Staple’s recreations of 14th century woodworking tools

Last week, Richard wrote about repairing a drawknife, one of the tools that Staple uses in it’s woodworking adventures. Staple has a collection of replica 14th century woodworking tools, which members use to create woodwork in as period a manner as we can manage.

Some of the research was done by looking at the St Thomas Guild re-enactors blog http://thomasguild.blogspot.com.au/2011/05/medieval-toolchest-hammers-and-mallets.html

The photo shows three woodworking tools.

Left – A wooden hammer. The metal rings were heated and attached while still hot. As the metal cools, it burns into the wood and is hard to remove. The metal gives the wood a longer lifespan. The hammer is used to split logs, with wood gluts. The hammer faces were smoothed with a knife. 

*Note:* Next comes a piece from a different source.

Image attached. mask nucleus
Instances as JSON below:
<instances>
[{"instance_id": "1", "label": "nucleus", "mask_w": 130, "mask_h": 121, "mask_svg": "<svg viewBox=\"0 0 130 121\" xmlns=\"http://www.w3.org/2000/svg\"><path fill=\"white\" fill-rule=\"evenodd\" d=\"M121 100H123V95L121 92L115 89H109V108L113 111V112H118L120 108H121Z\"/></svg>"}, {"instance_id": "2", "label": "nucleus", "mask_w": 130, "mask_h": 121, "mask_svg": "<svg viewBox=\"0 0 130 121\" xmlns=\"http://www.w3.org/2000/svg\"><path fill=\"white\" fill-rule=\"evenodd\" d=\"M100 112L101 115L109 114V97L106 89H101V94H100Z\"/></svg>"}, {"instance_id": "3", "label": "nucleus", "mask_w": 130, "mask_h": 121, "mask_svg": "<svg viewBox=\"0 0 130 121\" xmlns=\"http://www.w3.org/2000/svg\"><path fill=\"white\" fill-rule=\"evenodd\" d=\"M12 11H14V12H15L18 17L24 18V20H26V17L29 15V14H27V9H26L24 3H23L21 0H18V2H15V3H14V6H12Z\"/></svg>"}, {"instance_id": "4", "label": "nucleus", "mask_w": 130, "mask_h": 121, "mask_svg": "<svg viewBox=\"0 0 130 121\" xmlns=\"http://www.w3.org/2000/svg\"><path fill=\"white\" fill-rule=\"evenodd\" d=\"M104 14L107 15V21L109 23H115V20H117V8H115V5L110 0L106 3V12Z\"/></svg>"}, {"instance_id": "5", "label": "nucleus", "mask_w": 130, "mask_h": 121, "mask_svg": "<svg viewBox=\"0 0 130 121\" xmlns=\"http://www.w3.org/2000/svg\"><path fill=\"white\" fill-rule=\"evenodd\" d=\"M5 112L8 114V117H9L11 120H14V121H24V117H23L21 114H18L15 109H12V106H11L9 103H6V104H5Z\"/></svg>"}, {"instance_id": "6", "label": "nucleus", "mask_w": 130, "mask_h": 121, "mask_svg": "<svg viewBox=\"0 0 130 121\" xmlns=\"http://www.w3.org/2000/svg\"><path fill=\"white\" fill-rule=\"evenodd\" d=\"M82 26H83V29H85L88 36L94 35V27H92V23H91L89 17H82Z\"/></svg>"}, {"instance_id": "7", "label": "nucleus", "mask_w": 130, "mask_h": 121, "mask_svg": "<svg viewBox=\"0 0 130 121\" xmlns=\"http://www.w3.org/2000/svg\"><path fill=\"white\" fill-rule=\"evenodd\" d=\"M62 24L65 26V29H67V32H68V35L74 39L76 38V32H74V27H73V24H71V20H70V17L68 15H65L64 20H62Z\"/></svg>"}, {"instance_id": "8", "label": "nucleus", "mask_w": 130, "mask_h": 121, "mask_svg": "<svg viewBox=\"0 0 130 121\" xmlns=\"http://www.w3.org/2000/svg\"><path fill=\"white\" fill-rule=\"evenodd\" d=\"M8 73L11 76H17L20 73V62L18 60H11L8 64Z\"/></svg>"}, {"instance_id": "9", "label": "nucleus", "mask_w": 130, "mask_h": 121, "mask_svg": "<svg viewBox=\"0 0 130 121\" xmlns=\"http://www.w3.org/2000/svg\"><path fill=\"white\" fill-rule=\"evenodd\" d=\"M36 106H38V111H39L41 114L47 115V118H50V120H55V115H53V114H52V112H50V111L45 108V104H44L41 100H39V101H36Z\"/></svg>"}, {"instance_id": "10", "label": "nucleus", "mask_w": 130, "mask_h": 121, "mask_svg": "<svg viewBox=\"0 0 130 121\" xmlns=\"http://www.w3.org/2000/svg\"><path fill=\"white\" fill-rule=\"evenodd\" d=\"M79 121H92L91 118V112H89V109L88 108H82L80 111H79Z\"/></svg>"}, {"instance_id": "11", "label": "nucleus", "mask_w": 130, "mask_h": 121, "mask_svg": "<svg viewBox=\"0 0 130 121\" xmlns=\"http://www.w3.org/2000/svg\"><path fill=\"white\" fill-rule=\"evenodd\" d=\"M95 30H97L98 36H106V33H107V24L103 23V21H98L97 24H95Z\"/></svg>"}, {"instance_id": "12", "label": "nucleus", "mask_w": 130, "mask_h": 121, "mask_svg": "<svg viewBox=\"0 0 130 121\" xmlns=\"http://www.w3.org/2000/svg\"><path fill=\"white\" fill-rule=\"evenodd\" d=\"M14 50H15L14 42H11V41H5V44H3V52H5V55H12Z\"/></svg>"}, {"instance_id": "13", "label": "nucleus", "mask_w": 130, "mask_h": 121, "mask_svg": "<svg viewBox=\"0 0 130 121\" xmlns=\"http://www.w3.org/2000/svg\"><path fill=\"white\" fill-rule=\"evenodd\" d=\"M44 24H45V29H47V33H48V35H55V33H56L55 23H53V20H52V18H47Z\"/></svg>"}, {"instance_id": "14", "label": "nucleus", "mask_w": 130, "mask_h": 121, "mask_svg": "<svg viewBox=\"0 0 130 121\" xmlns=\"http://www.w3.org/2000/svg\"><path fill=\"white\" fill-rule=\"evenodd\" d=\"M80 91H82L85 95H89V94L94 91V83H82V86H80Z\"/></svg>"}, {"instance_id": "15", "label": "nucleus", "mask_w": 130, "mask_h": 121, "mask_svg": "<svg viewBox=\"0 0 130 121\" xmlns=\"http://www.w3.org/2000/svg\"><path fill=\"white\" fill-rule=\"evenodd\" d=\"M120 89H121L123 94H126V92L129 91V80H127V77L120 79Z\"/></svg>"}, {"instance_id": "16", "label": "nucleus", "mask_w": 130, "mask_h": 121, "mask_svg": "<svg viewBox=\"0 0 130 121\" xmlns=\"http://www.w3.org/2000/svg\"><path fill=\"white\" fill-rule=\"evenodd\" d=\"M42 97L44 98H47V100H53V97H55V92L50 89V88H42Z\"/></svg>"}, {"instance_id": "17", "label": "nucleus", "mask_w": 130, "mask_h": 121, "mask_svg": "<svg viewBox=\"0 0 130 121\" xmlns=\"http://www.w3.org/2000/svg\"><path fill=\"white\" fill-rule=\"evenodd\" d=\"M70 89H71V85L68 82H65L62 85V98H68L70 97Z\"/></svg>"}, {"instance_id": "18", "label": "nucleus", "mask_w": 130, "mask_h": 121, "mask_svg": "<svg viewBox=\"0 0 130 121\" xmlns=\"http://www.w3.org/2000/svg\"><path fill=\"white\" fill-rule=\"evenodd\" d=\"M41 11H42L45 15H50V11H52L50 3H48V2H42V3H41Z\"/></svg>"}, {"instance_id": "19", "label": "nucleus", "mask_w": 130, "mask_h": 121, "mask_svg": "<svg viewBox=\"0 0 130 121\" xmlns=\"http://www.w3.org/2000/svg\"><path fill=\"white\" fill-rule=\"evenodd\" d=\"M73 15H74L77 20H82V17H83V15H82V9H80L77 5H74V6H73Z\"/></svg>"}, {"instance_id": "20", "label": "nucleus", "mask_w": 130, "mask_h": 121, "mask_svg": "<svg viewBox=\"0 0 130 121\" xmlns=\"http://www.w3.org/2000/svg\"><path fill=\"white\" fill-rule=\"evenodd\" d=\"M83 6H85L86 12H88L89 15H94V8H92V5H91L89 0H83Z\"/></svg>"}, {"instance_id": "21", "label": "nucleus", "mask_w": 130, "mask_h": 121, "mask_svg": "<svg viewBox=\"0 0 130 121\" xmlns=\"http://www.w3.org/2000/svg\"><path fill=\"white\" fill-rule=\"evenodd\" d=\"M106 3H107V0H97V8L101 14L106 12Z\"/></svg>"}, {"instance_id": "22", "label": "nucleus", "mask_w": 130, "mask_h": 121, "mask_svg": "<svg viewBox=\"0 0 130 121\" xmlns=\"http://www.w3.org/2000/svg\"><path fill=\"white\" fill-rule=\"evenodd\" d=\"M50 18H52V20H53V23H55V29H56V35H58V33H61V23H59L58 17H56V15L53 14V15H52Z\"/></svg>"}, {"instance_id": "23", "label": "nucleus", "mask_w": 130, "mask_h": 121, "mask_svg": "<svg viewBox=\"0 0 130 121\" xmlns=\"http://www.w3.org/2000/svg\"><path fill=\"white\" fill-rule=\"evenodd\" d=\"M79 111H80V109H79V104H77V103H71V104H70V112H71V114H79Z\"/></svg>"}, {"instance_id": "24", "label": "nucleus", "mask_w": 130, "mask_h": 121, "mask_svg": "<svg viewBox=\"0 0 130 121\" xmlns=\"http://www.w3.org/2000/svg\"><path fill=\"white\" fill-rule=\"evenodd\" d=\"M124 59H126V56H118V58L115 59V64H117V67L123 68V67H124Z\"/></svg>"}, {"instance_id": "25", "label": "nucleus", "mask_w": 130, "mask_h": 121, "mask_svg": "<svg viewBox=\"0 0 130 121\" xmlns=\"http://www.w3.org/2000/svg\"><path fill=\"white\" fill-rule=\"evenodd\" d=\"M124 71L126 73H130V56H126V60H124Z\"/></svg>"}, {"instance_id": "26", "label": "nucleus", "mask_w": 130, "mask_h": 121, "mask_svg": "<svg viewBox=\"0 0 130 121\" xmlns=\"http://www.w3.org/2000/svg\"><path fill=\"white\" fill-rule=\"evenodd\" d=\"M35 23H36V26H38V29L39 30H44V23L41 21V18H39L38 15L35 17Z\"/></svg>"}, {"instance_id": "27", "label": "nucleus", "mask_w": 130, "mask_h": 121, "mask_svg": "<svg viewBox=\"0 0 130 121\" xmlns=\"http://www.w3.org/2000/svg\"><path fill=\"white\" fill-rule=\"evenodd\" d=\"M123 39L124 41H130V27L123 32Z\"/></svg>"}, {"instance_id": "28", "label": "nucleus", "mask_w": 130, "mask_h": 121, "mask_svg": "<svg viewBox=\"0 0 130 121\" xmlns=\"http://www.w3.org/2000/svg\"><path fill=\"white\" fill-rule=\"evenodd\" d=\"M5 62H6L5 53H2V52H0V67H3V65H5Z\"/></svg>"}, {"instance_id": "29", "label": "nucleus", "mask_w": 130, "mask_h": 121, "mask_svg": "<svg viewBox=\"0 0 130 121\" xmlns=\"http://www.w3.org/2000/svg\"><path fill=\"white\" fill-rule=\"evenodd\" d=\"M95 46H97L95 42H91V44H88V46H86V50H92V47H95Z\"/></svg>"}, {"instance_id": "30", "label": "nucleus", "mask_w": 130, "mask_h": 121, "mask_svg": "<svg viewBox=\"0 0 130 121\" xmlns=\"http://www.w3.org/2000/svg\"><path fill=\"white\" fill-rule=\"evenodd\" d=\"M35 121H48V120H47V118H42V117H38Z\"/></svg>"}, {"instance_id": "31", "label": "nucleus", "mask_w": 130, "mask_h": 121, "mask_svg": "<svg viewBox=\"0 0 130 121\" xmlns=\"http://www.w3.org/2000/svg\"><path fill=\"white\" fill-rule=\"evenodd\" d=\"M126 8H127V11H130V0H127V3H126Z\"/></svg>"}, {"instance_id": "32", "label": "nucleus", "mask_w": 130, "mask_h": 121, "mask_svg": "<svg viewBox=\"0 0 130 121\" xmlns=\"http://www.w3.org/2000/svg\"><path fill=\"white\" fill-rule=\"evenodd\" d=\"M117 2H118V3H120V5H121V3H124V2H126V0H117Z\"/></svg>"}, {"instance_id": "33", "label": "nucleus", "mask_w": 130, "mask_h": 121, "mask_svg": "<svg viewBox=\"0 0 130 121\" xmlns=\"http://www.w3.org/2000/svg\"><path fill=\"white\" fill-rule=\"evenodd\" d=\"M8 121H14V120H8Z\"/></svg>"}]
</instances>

Top Right – A saw. The saw is loosened and tightened by twisting the string which holds the two arms together. (You should always loosen the saw when putting the tool away for the day)

Bottom Right – A froe. The froe is designed for riving (that is, splitting) boards or shingles from logs. It is made to be struck, embedding it within the end grain of a piece of timber, before being used to lever the new board away from the parent log.  

 

Above: A drawknife, which is for shaving timber pieces to shape and size.